Une gardienne reconnue coupable d’avoir secoué un bébé: «Elle a essayé de remettre la faute sur les parents»
Ph. Unsplash

« Mais elle est la seule à pouvoir être responsable des blessures de l’enfant », a estimé le tribunal. Ce dernier a prononcé une simple déclaration de culpabilité.

La gardienne avait alerté les services d’urgence le 16 juin 2015 car le bébé de sept mois se trouvait dans un état préoccupant. Le nourrisson avait pleuré une bonne partie de la matinée, avait mangé avec difficulté et semblait avoir perdu toute sensibilité. À son arrivée à l’hôpital, les médecins avaient rapidement établi le diagnostic.

Un diagnostic sans appel

« Le constat était clair : syndrome du bébé secoué », a expliqué maître Dimitri de Béco, avocat des parents. « Quelqu’un avait secoué l’enfant violemment. Tous les médecins qui l’ont examiné et les différents experts médicaux se sont accordés sur ce point. »

Selon les parties civiles, la femme a fourni des explications contradictoires pendant l’enquête, sans apporter de précisions sur ce qui est arrivé ce jour-là. « Trois jours après les faits, elle a expliqué qu’à un moment, la petite fille pendait à moitié de sa chaise, mais n’a apporté aucune explication concernant les blessures », a poursuivi maître de Béco. « Elle a essayé de remettre la faute sur les parents. Ça n’a pas de sens car ce sont justement eux qui ont demandé une enquête judiciaire. »

« Il reste des doutes »

Selon le parquet, il n’y a aucun moyen d’établir la culpabilité de la puéricultrice. « Il n’y a aucun témoin ou enregistrement vidéo, ses explications contradictoires peuvent s’expliquer par le stress et la panique. Il y a de fortes chances qu’elle ait commis la faute mais il reste des doutes, aussi petits soient-ils. »

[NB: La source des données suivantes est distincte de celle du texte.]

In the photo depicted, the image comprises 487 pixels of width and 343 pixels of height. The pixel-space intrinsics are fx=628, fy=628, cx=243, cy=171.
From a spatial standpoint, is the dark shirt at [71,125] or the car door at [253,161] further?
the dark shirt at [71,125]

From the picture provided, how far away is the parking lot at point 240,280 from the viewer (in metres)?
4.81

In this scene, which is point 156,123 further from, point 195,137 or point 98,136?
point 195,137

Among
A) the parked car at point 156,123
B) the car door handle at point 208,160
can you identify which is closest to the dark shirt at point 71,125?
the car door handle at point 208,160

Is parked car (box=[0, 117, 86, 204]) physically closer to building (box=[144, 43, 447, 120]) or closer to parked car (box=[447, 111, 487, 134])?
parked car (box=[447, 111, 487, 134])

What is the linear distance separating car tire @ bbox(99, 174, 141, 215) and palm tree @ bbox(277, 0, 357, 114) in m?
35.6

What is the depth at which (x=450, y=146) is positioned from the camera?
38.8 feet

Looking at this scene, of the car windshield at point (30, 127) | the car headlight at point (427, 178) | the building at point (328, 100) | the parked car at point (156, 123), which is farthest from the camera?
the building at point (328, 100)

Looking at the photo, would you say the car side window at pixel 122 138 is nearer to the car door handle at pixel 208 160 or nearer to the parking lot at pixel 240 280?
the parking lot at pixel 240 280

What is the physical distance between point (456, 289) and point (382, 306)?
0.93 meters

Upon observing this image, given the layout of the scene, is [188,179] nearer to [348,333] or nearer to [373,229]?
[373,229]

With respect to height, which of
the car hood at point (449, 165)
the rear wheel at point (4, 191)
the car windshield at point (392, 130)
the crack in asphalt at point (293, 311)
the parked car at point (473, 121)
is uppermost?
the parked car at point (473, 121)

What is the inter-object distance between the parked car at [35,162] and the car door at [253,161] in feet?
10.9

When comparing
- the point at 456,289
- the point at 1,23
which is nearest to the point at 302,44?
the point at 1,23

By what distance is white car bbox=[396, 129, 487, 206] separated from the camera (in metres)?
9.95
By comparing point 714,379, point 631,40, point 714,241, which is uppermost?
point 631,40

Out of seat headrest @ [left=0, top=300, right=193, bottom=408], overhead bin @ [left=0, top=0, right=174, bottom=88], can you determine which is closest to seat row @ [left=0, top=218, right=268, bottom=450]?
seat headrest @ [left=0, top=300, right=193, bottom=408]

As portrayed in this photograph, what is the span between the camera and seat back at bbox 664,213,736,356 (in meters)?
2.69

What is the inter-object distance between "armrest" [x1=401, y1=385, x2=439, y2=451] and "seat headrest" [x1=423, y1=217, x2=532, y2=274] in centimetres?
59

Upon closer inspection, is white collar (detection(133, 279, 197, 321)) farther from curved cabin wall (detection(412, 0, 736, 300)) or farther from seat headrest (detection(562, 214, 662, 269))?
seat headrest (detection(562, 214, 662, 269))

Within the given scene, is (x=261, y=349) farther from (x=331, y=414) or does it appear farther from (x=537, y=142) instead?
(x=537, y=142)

La gardienne a plaidé l’acquittement. « Les blessures qui ont été identifiées sur l’enfant ne sont pas forcément dues au fait de l’avoir secoué », a plaidé son avocat.

Selon le tribunal, il ne subsiste pas de doute et la puéricultrice est la seule à avoir pu infliger ces blessures à l’enfant. Les faits ayant eu lieu il y a plus de six ans et l’enquête ayant traîné en longueur, le tribunal a toutefois jugé que le délai raisonnable était dépassé et a prononcé une simple déclaration de culpabilité.